> _YOUR OBJECTIVE_: Rewrite every row below, switching each "camera" to "viewer" and keeping everything else the same. Leave the pictures out of your answer.

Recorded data
— Start —
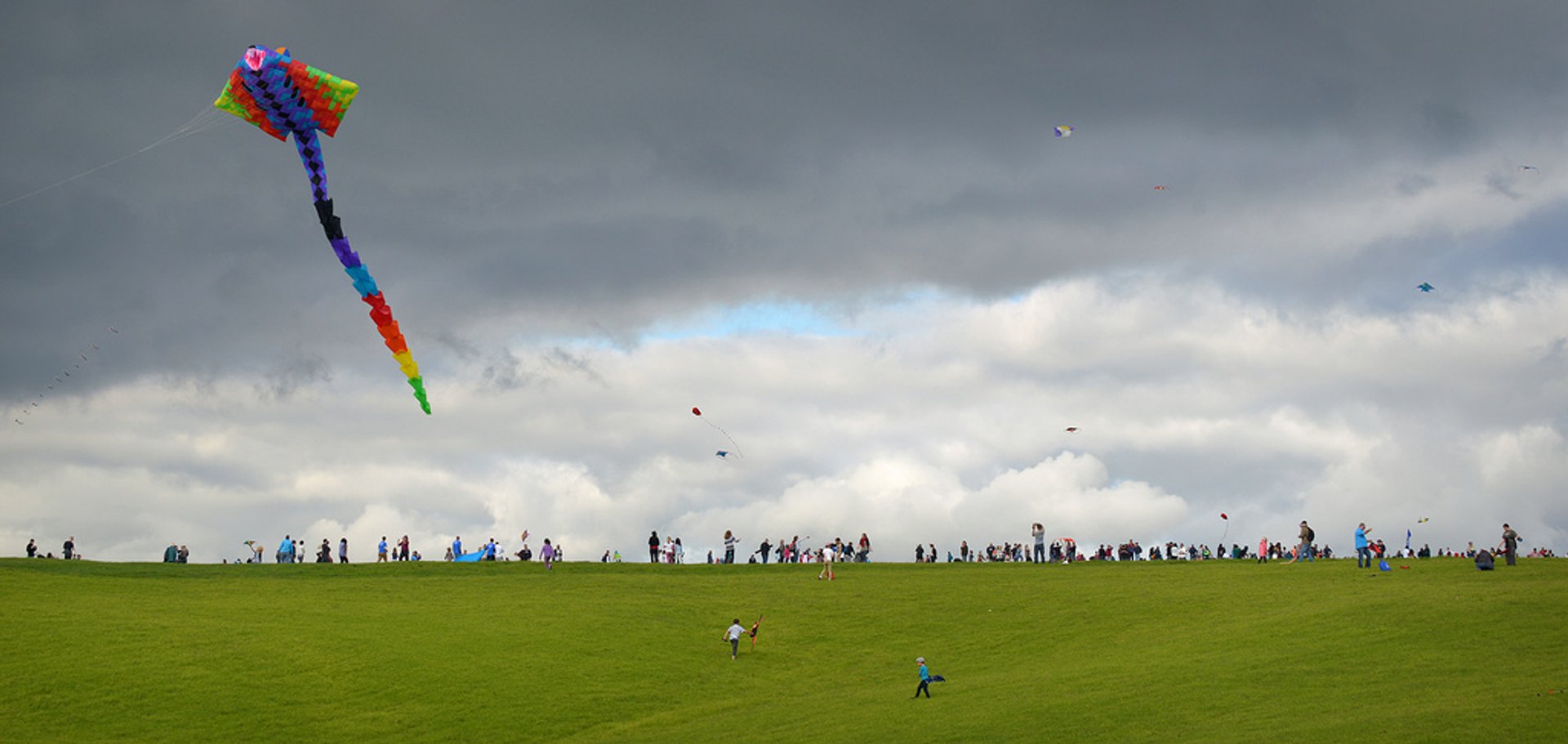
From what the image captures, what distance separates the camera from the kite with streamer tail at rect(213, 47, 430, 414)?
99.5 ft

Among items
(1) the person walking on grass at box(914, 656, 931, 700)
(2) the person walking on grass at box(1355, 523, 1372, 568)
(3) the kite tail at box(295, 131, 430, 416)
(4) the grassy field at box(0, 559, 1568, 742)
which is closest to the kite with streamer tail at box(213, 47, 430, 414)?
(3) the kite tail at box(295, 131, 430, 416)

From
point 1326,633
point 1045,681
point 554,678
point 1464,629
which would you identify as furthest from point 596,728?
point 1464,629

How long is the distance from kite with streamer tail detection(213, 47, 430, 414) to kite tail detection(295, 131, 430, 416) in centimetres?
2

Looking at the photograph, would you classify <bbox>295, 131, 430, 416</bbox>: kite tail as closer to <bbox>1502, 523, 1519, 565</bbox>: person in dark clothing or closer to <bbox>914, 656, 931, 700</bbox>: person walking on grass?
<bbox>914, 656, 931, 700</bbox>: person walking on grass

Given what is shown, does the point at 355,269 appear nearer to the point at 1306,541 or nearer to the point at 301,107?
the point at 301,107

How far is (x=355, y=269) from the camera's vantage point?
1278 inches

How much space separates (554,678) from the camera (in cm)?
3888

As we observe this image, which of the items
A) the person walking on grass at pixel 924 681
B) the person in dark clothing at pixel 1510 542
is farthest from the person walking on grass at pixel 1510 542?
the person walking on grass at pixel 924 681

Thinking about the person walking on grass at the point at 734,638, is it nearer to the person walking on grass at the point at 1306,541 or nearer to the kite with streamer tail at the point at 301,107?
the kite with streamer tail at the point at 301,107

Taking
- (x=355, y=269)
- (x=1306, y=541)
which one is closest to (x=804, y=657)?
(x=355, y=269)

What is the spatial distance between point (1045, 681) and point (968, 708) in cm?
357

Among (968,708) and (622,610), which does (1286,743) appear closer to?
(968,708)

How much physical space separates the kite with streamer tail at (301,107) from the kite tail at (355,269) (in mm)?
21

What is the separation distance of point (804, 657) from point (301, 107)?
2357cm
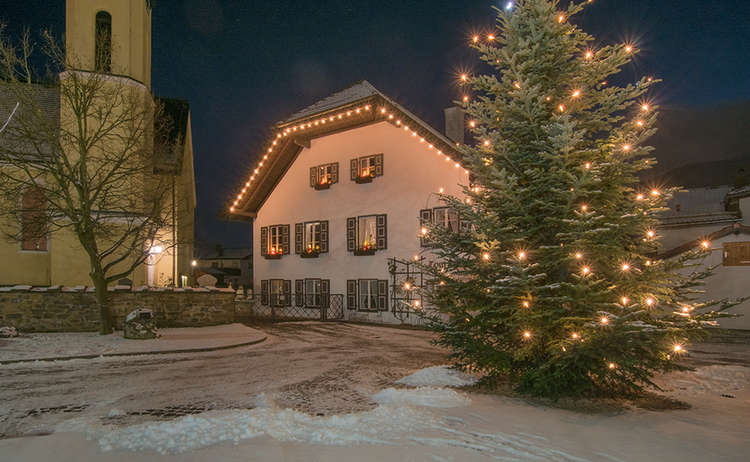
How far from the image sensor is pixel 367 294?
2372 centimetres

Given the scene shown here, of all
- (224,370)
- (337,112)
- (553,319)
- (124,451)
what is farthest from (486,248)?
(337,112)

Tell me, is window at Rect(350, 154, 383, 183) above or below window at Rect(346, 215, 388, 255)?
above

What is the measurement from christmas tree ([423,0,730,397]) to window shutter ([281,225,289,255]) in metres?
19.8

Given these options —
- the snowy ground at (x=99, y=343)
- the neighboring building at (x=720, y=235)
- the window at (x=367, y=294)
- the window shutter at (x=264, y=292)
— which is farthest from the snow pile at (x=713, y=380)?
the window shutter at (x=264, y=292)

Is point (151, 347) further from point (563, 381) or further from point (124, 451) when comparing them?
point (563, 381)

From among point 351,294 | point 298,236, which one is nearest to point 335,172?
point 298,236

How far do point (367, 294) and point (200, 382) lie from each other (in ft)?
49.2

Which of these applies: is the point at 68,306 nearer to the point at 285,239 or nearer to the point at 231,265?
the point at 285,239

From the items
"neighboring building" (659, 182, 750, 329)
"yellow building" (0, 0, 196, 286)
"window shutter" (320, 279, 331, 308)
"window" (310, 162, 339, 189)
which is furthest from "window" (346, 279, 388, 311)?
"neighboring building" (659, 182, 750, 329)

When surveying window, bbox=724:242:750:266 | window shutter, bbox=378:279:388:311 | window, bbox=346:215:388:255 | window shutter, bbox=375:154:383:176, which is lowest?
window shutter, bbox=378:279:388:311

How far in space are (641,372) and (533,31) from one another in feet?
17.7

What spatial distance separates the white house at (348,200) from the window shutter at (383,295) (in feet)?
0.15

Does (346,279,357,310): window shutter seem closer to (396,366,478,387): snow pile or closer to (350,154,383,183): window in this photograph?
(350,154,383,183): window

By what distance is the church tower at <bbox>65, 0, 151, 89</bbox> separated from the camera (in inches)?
— End —
> _EXPECTED ANSWER_:
From what the image captures, what distance separates the viewer from the kite with streamer tail at rect(213, 47, 430, 414)?
99.5 ft

Among items
(1) the person walking on grass at box(914, 656, 931, 700)
(2) the person walking on grass at box(1355, 523, 1372, 568)
(3) the kite tail at box(295, 131, 430, 416)
(4) the grassy field at box(0, 559, 1568, 742)
which is closest to the kite with streamer tail at box(213, 47, 430, 414)?
(3) the kite tail at box(295, 131, 430, 416)

From
point 1326,633
point 1045,681
point 554,678
point 1464,629
which would you identify as furthest from point 596,728?
point 1464,629

How long is the distance from kite with streamer tail detection(213, 47, 430, 414) to kite tail detection(295, 131, 430, 416) in centimetres?
2

Looking at the photograph, would you classify <bbox>295, 131, 430, 416</bbox>: kite tail as closer to <bbox>1502, 523, 1519, 565</bbox>: person in dark clothing or closer to <bbox>914, 656, 931, 700</bbox>: person walking on grass?
<bbox>914, 656, 931, 700</bbox>: person walking on grass

Given what is shown, does the point at 355,269 appear nearer to the point at 1306,541 or nearer to the point at 301,107?
the point at 301,107

How far is (x=355, y=269) from the viewer's vantage point?
1278 inches

How much space separates (554,678) from the viewer (in cm)?
3888

As we observe this image, which of the items
A) the person walking on grass at pixel 924 681
B) the person in dark clothing at pixel 1510 542
is farthest from the person walking on grass at pixel 1510 542?
the person walking on grass at pixel 924 681

Thinking about the person walking on grass at the point at 734,638, is it nearer to the person walking on grass at the point at 1306,541 or nearer to the kite with streamer tail at the point at 301,107?
the kite with streamer tail at the point at 301,107

Taking
- (x=355, y=269)
- (x=1306, y=541)
which one is closest to (x=804, y=657)?
(x=355, y=269)

What is the spatial distance between point (1045, 681) and point (968, 708) in cm?
357

Among (968,708) and (622,610), which does (1286,743) appear closer to?
(968,708)

How much physical space separates the kite with streamer tail at (301,107) from the kite tail at (355,269) (in mm)?
21

What is the separation distance of point (804, 657) from point (301, 107)?
2357cm
How far from the image sensor is pixel 367 294?
2372 centimetres

Given the scene shown here, of all
- (224,370)
- (337,112)
- (553,319)
- (124,451)
what is farthest from (486,248)?
(337,112)

Tell me, is window at Rect(350, 154, 383, 183) above or below window at Rect(346, 215, 388, 255)?
above

What is the measurement from christmas tree ([423,0,730,397]) to window shutter ([281,225,289,255]) in metres?
19.8

Given these options —
- the snowy ground at (x=99, y=343)
- the neighboring building at (x=720, y=235)
- the window at (x=367, y=294)
- the window shutter at (x=264, y=292)
— which is farthest from the snow pile at (x=713, y=380)?
the window shutter at (x=264, y=292)

Is point (151, 347) further from point (563, 381) or further from point (124, 451) when comparing them?
point (563, 381)

From among point 351,294 | point 298,236, which one is nearest to point 335,172?
point 298,236

How far do point (367, 294) and point (200, 382) lie from each other (in ft)?
49.2

Which of these applies: is the point at 68,306 nearer to the point at 285,239 or nearer to the point at 231,265?
the point at 285,239

From the items
"neighboring building" (659, 182, 750, 329)
"yellow building" (0, 0, 196, 286)
"window shutter" (320, 279, 331, 308)
"window" (310, 162, 339, 189)
which is furthest from "window" (346, 279, 388, 311)?
"neighboring building" (659, 182, 750, 329)

When surveying window, bbox=724:242:750:266 | window shutter, bbox=378:279:388:311 | window, bbox=346:215:388:255 | window shutter, bbox=375:154:383:176, which is lowest?
window shutter, bbox=378:279:388:311

How far in space are (641,372) and (533,31) from one another in feet?
17.7

What spatial distance separates the white house at (348,200) from the window shutter at (383,295) (in feet)?
0.15

Does (346,279,357,310): window shutter seem closer to (396,366,478,387): snow pile or closer to (350,154,383,183): window in this photograph?
(350,154,383,183): window

By what distance is the church tower at <bbox>65, 0, 151, 89</bbox> separated from the viewer (in inches)?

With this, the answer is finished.